## TASK REQUIREMENTS
Leave out the pictures and repeat everything else in the records exactly.

## MATERIAL FOR THE TASK
Start

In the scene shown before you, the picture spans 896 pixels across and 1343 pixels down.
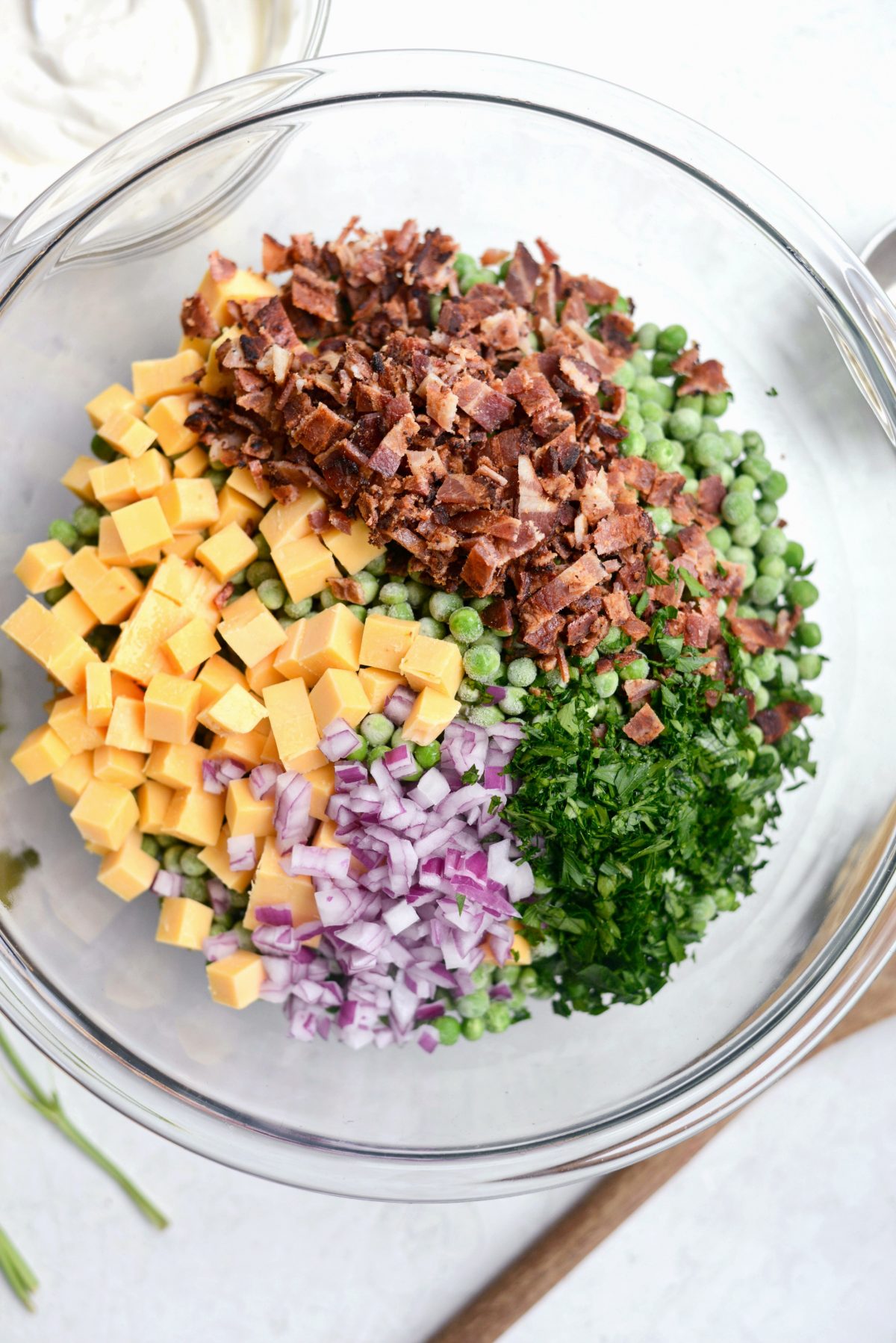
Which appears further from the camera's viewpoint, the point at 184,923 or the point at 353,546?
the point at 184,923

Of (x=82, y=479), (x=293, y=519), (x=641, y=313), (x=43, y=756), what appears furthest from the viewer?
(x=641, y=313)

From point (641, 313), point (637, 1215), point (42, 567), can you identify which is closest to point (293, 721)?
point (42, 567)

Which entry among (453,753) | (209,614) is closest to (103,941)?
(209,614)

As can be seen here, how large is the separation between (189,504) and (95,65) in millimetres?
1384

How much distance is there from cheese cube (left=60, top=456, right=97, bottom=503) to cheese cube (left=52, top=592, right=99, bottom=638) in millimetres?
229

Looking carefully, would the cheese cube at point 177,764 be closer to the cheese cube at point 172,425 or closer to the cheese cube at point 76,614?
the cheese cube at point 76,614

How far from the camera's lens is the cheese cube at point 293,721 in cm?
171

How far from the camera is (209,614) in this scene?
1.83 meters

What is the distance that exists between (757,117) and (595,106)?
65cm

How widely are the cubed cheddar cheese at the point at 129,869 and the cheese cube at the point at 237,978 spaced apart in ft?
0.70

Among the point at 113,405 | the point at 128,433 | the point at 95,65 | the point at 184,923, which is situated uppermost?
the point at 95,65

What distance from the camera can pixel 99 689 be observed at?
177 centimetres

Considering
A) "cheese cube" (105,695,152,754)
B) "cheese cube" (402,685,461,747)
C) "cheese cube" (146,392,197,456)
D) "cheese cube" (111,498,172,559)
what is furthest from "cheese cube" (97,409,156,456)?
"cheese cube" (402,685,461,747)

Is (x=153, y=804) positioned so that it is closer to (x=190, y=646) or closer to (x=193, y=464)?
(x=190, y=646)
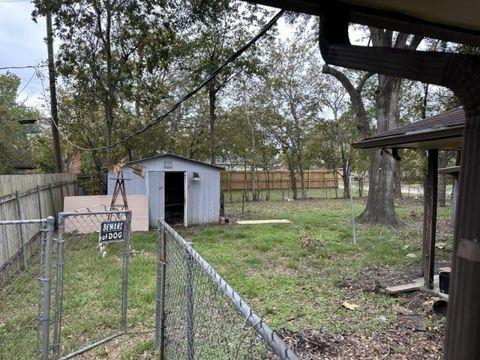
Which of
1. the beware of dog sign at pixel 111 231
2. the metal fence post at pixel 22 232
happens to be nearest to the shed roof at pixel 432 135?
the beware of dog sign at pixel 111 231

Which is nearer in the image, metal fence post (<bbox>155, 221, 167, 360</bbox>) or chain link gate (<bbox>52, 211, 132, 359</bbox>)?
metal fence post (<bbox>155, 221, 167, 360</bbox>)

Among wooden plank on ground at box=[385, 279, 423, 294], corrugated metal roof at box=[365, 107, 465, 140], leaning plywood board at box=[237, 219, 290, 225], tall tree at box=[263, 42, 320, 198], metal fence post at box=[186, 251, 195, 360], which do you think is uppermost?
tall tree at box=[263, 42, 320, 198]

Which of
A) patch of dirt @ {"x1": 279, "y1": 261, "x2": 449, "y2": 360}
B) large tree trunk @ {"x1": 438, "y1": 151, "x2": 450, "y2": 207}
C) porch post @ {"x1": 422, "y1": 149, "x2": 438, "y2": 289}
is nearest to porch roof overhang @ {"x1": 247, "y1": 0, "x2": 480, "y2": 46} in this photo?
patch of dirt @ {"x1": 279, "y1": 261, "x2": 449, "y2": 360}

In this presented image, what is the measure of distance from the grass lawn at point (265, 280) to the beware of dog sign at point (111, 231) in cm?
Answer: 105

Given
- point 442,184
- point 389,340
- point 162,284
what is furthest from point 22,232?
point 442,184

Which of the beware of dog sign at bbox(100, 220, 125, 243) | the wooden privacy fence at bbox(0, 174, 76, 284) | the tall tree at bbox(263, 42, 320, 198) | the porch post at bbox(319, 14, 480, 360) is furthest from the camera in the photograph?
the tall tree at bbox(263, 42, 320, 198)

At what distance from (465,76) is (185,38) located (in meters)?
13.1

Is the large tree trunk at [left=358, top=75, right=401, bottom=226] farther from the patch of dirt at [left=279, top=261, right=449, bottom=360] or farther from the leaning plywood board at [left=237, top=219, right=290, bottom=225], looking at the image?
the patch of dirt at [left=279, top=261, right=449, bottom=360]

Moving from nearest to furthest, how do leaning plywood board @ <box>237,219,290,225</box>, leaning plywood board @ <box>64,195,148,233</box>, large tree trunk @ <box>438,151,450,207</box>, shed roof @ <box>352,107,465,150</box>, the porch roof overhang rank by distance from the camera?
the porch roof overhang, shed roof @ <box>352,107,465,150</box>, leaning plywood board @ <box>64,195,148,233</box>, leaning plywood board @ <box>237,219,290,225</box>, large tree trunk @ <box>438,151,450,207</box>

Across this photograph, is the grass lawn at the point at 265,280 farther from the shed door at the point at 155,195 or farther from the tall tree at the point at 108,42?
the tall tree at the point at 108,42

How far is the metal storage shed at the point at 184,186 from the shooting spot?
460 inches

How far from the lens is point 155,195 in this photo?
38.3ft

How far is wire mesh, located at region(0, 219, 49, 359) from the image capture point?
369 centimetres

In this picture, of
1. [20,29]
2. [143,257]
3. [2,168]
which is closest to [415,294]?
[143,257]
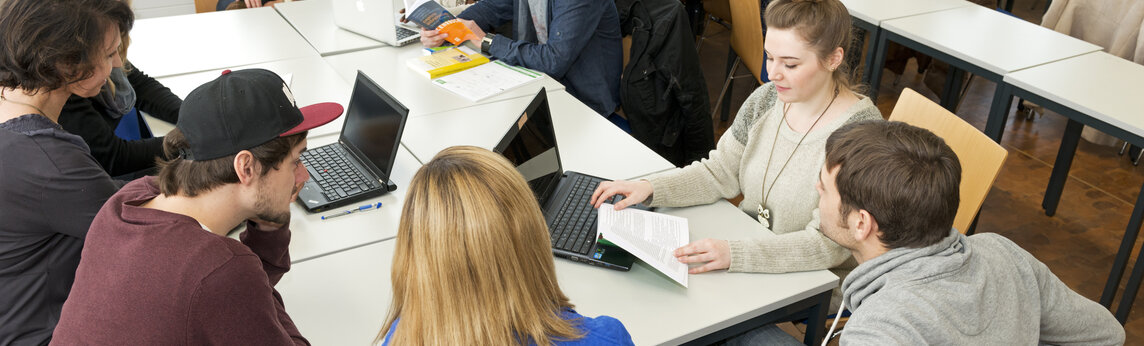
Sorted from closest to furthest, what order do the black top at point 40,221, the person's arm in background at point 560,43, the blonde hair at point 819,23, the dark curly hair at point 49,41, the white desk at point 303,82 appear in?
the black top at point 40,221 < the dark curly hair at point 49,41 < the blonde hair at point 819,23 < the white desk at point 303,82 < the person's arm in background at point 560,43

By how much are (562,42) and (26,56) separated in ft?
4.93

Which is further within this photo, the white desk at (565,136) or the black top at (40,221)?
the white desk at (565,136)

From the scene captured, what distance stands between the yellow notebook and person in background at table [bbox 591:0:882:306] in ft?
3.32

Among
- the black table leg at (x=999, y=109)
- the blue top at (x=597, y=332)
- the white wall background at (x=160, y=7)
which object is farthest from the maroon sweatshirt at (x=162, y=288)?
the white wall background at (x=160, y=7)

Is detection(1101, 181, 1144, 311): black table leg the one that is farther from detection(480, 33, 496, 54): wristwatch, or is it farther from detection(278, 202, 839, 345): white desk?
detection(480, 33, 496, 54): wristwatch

End

## RESULT OF THE TASK
In the scene shown before you, the picture spans 896 pixels across and 1343 pixels down.
Which appears further from the camera's viewpoint, the point at 184,923 or the point at 353,546?
the point at 184,923

Of (x=82, y=479), (x=293, y=519), (x=641, y=313), (x=43, y=756), what appears furthest from the viewer?
(x=641, y=313)

From point (641, 313), point (637, 1215), point (42, 567), can you identify which is closest to point (293, 721)?
point (42, 567)

Which entry among (453,753) | (209,614) is closest to (103,941)?
(209,614)

As can be seen here, how large is the separation between (189,504) and (95,65) in millimetres?
1384

How much distance is there from cheese cube (left=60, top=456, right=97, bottom=503) to cheese cube (left=52, top=592, right=99, bottom=638) in millimetres?
229

Looking carefully, would the cheese cube at point 177,764 be closer to the cheese cube at point 172,425 or closer to the cheese cube at point 76,614?
the cheese cube at point 76,614

How far from the camera's lens is the cheese cube at point 293,721 in cm?
171

How far from the camera is (209,614) in this scene?
1.83 meters

What is the distance that exists between (757,117) and (595,106)?
65cm

How widely are the cubed cheddar cheese at the point at 129,869 and the cheese cube at the point at 237,978 spaced apart in ft?
0.70

Among the point at 113,405 | the point at 128,433 | the point at 95,65 | the point at 184,923, which is situated uppermost?
the point at 95,65

What distance from the camera can pixel 99 689 be observed at?
177 centimetres

Considering
A) "cheese cube" (105,695,152,754)
B) "cheese cube" (402,685,461,747)
C) "cheese cube" (146,392,197,456)
D) "cheese cube" (111,498,172,559)
what is furthest from "cheese cube" (97,409,156,456)?
"cheese cube" (402,685,461,747)

Is (x=153, y=804) positioned so that it is closer to (x=190, y=646) or closer to (x=193, y=464)?
(x=190, y=646)
Which of
1. the beware of dog sign at pixel 111 231
2. the metal fence post at pixel 22 232
happens to be nearest to the shed roof at pixel 432 135?
the beware of dog sign at pixel 111 231

Which is nearer in the image, metal fence post (<bbox>155, 221, 167, 360</bbox>) or chain link gate (<bbox>52, 211, 132, 359</bbox>)?
metal fence post (<bbox>155, 221, 167, 360</bbox>)

Among wooden plank on ground at box=[385, 279, 423, 294], corrugated metal roof at box=[365, 107, 465, 140], leaning plywood board at box=[237, 219, 290, 225], tall tree at box=[263, 42, 320, 198], metal fence post at box=[186, 251, 195, 360], which do you think is uppermost?
tall tree at box=[263, 42, 320, 198]

Which of
A) patch of dirt @ {"x1": 279, "y1": 261, "x2": 449, "y2": 360}
B) large tree trunk @ {"x1": 438, "y1": 151, "x2": 450, "y2": 207}
C) porch post @ {"x1": 422, "y1": 149, "x2": 438, "y2": 289}
is nearest to porch roof overhang @ {"x1": 247, "y1": 0, "x2": 480, "y2": 46} in this photo?
patch of dirt @ {"x1": 279, "y1": 261, "x2": 449, "y2": 360}

In this presented image, what is the measure of distance from the grass lawn at point (265, 280) to the beware of dog sign at point (111, 231) in cm?
Answer: 105

Given
- point 442,184
- point 389,340
- point 162,284
what is furthest from point 22,232?
point 442,184

Which of the beware of dog sign at bbox(100, 220, 125, 243) | the wooden privacy fence at bbox(0, 174, 76, 284) | the tall tree at bbox(263, 42, 320, 198) | the porch post at bbox(319, 14, 480, 360) is furthest from the camera in the photograph?
the tall tree at bbox(263, 42, 320, 198)

At what distance from (465,76) is (185,38) located (in meters)?
13.1

Is the large tree trunk at [left=358, top=75, right=401, bottom=226] farther from the patch of dirt at [left=279, top=261, right=449, bottom=360] or farther from the leaning plywood board at [left=237, top=219, right=290, bottom=225], looking at the image?
the patch of dirt at [left=279, top=261, right=449, bottom=360]

Moving from nearest to furthest, how do leaning plywood board @ <box>237,219,290,225</box>, leaning plywood board @ <box>64,195,148,233</box>, large tree trunk @ <box>438,151,450,207</box>, shed roof @ <box>352,107,465,150</box>, the porch roof overhang rank by distance from the camera?
the porch roof overhang, shed roof @ <box>352,107,465,150</box>, leaning plywood board @ <box>64,195,148,233</box>, leaning plywood board @ <box>237,219,290,225</box>, large tree trunk @ <box>438,151,450,207</box>

Across this photograph, is the grass lawn at the point at 265,280 farther from the shed door at the point at 155,195 or farther from the tall tree at the point at 108,42?
the tall tree at the point at 108,42

How far is the metal storage shed at the point at 184,186 from the shooting spot?
460 inches

How far from the lens is point 155,195 in this photo?
38.3ft

How far is wire mesh, located at region(0, 219, 49, 359) from the image capture point?
369 centimetres

In this picture, of
1. [20,29]
2. [143,257]
3. [2,168]
which is closest to [415,294]?
[143,257]
Sorted from closest to furthest, what order do the black top at point 40,221, the person's arm in background at point 560,43, the blonde hair at point 819,23, the dark curly hair at point 49,41, the white desk at point 303,82 appear in?
the black top at point 40,221 < the dark curly hair at point 49,41 < the blonde hair at point 819,23 < the white desk at point 303,82 < the person's arm in background at point 560,43

By how much are (562,42) and (26,56) separated in ft?
4.93

Which is further within this photo, the white desk at (565,136) or the black top at (40,221)?
the white desk at (565,136)

From the scene captured, what distance stands between the yellow notebook and person in background at table [bbox 591:0:882:306] in ft?
3.32

Among
- the black table leg at (x=999, y=109)
- the blue top at (x=597, y=332)
- the white wall background at (x=160, y=7)
which object is farthest from the maroon sweatshirt at (x=162, y=288)?
the white wall background at (x=160, y=7)

Is detection(1101, 181, 1144, 311): black table leg the one that is farther from detection(480, 33, 496, 54): wristwatch, or is it farther from detection(278, 202, 839, 345): white desk?
detection(480, 33, 496, 54): wristwatch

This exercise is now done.